Half of the participants heard “ba-ba-ba-ba” in the standard condition and “ba-ba-ba-di” in the deviant condition. The other half of participants heard “di-di-di-di” in the standard condition and “di-di-di-ba” in the deviant condition. The trial types (75% standard, 25% deviant) were presented in random order.
Analyses
We defined an area of interest (512 × 280 pixels) that corresponded to the surface of the video played on the screen to attract infants’ gaze. Trials for which pupil-diameter information was available for at least 75% of the total trial duration were defined as good trials. Infants with fewer than 24 good trials were excluded from further analysis. The mean number of good trials for 3-month-olds was 47 (SD = 14); 35 were standard trials (SD = 11) and 12 were deviant trials (SD = 3). The mean number of good trials for 6-month-olds was 35 (SD = 13); 26 were standard trials (SD = 10) and 9 were deviant trials (SD = 3). Before further analysis, we computed the pupil-size change in each trial relative to a 500-ms baseline period, before the onset of the fourth syllable.
Few studies have used pupillometry with infants, and none has investigated the response of infants’ pupils to acoustic stimuli in an oddball paradigm. Lacking information in the literature, we used a data-driven approach to define the relevant time windows for our analysis.
To identify the time window of the pupil-dilation effect, we first ran a permutation analysis including both 3- and 6-month-old participants. For each time point from the onset of the last syllable of each trial (Time 0) to the end of the trial (Time 2,183 ms), we computed a Student’s t test comparing the pupil-size change in the deviant and standard conditions. We then ran a preliminary cluster mass test (Maris & Oostenveld, 2007) with a relatively low threshold (t ≥ 1.6) to identify a broad time window for the effect (the window thus identified is referred to as the window of interest) and a control window (see the Supplemental Material available online).

Exercise 1: Print the passage on infant pupillometry from "To identify the" up to and including "Material available online).".

[Listing]
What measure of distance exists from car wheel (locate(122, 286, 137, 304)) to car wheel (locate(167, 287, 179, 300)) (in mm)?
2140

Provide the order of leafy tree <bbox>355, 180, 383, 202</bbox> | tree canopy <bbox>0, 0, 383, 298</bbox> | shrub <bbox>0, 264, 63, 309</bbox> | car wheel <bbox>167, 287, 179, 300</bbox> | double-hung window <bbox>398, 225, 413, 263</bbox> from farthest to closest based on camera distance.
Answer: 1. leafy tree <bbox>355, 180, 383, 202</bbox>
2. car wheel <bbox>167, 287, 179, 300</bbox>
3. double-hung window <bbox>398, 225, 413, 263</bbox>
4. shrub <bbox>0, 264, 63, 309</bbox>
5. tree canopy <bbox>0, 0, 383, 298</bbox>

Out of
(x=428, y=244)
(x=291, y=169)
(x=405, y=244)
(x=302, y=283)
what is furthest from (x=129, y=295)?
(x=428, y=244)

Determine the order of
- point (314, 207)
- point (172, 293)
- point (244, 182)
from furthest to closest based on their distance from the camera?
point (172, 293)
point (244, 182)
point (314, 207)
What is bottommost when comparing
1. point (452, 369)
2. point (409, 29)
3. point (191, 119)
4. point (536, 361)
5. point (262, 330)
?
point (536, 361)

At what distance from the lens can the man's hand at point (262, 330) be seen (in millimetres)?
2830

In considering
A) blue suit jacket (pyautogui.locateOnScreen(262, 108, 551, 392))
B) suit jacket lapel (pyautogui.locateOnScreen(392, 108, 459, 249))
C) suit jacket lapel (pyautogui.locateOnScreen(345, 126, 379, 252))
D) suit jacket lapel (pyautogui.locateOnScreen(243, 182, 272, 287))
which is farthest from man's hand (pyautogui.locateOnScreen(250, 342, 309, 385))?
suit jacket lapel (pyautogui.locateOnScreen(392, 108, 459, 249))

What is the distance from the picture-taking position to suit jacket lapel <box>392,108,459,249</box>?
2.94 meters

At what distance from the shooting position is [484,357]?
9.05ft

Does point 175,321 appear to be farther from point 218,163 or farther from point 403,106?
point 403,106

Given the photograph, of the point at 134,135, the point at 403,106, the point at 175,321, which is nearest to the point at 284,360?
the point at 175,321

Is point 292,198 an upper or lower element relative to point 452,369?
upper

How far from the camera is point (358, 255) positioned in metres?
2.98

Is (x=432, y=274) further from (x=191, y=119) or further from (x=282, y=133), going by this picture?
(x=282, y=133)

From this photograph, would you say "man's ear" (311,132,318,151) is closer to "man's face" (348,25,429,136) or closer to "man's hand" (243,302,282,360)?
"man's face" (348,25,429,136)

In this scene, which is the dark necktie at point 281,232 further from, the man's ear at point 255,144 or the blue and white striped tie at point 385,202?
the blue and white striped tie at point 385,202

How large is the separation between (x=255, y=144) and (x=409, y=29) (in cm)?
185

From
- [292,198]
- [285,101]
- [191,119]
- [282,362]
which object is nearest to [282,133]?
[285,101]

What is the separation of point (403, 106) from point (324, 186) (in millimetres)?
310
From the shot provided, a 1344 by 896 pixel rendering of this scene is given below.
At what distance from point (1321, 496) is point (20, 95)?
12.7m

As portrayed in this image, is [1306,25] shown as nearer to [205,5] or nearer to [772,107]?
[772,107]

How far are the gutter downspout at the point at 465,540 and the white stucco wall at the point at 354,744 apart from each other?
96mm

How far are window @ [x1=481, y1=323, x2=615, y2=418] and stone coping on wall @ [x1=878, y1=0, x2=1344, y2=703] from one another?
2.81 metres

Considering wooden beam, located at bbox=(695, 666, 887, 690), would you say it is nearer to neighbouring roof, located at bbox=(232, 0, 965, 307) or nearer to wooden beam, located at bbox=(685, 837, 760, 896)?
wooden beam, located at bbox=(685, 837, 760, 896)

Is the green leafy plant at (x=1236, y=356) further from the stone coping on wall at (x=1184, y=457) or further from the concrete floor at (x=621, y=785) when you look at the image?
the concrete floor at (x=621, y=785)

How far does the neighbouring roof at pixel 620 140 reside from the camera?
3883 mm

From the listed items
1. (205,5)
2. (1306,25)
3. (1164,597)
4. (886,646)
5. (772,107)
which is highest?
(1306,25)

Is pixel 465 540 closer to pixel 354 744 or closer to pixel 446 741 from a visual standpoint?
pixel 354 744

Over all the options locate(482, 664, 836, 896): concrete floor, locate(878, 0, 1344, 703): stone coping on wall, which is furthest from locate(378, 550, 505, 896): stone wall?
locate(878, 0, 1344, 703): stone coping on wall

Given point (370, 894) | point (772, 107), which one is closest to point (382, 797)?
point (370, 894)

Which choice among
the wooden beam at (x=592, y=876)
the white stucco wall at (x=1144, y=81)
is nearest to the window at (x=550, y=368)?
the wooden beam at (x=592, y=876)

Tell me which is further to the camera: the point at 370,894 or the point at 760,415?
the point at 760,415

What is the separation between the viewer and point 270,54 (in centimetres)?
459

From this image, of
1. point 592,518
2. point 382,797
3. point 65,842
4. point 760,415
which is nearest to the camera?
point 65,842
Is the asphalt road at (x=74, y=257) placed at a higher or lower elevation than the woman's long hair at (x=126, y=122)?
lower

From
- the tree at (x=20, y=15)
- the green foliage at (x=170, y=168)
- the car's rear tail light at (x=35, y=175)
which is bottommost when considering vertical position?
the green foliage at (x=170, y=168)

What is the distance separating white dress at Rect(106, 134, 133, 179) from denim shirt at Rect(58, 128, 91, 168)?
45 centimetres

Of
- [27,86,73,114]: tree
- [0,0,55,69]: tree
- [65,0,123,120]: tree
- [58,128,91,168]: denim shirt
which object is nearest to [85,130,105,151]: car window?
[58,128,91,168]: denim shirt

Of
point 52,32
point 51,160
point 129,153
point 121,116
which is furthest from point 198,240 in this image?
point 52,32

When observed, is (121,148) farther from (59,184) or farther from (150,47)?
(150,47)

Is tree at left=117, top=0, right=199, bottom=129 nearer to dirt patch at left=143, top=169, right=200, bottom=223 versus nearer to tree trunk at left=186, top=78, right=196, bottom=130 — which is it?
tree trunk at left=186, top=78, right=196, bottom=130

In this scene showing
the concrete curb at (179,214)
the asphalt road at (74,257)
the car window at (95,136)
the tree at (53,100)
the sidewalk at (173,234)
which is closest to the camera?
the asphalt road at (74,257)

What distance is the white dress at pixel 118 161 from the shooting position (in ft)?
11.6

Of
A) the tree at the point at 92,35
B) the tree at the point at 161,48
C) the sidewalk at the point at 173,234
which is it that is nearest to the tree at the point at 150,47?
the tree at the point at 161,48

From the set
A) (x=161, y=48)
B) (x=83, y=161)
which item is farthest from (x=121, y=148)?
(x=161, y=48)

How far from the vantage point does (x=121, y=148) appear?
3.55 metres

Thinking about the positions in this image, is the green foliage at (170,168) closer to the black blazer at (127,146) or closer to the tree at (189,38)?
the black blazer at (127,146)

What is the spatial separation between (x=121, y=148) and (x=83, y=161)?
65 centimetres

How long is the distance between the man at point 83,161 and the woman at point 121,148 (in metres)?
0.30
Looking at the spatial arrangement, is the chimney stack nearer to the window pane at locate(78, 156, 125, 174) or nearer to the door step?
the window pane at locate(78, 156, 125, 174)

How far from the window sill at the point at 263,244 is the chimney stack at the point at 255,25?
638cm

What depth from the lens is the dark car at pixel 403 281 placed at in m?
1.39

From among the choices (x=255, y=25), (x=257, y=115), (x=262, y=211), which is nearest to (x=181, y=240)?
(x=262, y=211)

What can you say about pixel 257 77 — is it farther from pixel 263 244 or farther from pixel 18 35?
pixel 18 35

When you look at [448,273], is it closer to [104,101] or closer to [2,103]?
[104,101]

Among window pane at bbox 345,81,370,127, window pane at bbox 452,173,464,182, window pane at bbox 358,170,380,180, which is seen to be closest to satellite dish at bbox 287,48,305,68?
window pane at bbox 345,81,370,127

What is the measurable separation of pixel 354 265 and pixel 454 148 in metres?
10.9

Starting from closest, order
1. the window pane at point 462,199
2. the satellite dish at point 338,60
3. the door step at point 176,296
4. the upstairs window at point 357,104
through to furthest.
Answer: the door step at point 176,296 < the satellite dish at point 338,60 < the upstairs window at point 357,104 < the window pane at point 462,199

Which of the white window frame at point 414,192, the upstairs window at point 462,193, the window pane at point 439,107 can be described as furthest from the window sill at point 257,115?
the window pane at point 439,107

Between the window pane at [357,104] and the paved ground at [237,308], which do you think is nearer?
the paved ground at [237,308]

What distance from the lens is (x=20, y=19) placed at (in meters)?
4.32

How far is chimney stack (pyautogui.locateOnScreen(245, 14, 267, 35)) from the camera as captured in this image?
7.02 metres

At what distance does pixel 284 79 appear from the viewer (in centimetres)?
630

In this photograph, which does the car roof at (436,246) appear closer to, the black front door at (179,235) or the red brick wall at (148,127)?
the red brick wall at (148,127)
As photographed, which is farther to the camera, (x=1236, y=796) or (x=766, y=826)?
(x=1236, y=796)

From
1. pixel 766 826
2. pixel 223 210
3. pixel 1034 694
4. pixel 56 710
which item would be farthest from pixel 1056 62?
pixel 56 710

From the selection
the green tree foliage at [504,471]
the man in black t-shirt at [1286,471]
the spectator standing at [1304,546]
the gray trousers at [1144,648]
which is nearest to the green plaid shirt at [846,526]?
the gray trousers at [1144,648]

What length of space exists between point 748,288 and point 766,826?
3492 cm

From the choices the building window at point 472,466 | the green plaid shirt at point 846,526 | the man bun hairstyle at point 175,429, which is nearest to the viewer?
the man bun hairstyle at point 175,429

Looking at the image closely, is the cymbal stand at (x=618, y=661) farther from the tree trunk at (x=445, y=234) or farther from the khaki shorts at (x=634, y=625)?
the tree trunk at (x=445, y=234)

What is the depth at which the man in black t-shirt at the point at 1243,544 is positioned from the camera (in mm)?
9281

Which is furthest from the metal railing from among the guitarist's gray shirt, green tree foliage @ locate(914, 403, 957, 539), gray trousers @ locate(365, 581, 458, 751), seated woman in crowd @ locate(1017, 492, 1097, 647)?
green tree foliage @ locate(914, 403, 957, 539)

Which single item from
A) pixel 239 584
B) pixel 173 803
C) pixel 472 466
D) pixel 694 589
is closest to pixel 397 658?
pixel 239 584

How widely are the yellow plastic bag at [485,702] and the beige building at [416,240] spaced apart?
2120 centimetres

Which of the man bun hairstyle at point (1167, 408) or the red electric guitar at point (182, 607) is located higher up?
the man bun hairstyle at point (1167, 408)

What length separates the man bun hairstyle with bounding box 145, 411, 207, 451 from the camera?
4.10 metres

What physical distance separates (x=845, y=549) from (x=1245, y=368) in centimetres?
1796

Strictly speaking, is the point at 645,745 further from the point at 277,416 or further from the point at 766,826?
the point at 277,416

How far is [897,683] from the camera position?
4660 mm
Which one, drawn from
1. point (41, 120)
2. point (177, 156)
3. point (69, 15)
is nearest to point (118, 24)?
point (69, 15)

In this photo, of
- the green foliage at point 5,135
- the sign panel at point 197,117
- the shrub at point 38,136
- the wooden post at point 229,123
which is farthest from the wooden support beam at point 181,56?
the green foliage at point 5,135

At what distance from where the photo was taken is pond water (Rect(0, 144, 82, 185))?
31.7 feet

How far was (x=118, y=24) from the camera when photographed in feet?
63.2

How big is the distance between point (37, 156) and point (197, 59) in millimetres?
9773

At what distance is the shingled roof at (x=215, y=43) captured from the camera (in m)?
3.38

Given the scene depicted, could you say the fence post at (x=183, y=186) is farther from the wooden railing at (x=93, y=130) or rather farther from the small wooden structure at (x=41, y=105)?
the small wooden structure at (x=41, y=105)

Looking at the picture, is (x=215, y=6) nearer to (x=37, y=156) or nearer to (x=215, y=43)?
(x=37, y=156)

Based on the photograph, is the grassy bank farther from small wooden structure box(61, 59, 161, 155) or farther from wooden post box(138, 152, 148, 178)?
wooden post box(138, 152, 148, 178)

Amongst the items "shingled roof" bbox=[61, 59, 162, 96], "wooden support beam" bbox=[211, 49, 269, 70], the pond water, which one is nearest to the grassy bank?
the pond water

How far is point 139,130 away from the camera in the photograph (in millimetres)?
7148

Exercise 2: Output, unchanged, only the lines of the listing from the line with "At what distance from the shooting" up to and including the line with "2.81 metres".

Task result 1:
To identify the time window of the pupil-dilation effect, we first ran a permutation analysis including both 3- and 6-month-old participants. For each time point from the onset of the last syllable of each trial (Time 0) to the end of the trial (Time 2,183 ms), we computed a Student’s t test comparing the pupil-size change in the deviant and standard conditions. We then ran a preliminary cluster mass test (Maris & Oostenveld, 2007) with a relatively low threshold (t ≥ 1.6) to identify a broad time window for the effect (the window thus identified is referred to as the window of interest) and a control window (see the Supplemental Material available online).

Task result 2:
At what distance from the shooting position is [484,357]?
9.05ft

Does point 175,321 appear to be farther from point 218,163 or farther from point 403,106?
point 403,106

Given the photograph, of the point at 134,135, the point at 403,106, the point at 175,321, which is nearest to the point at 284,360?
the point at 175,321

Is point 292,198 an upper or lower element relative to point 452,369?
upper

How far from the camera is point (358, 255) positioned in metres?
2.98

Is (x=432, y=274) further from (x=191, y=119) or further from (x=282, y=133), going by this picture?
(x=282, y=133)

From this photograph, would you say "man's ear" (311,132,318,151) is closer to "man's face" (348,25,429,136) or closer to "man's hand" (243,302,282,360)?
"man's face" (348,25,429,136)

In this scene, which is the dark necktie at point 281,232 further from, the man's ear at point 255,144 or the blue and white striped tie at point 385,202?
the blue and white striped tie at point 385,202

How large is the separation between (x=255, y=144) and (x=409, y=29) (in cm)?
185

From
- [292,198]
- [285,101]
- [191,119]
- [282,362]
which object is nearest to [282,133]?
[285,101]

What is the separation of point (403, 106) from point (324, 186) (in millimetres)?
310
From the shot provided, a 1344 by 896 pixel rendering of this scene is given below.
At what distance from point (1321, 496) is point (20, 95)?
12.7m

As portrayed in this image, is [1306,25] shown as nearer to [205,5] or nearer to [772,107]?
[772,107]

How far are the gutter downspout at the point at 465,540 and the white stucco wall at the point at 354,744 apart from each other?
96mm

How far are window @ [x1=481, y1=323, x2=615, y2=418] and stone coping on wall @ [x1=878, y1=0, x2=1344, y2=703] from one another?
2.81 metres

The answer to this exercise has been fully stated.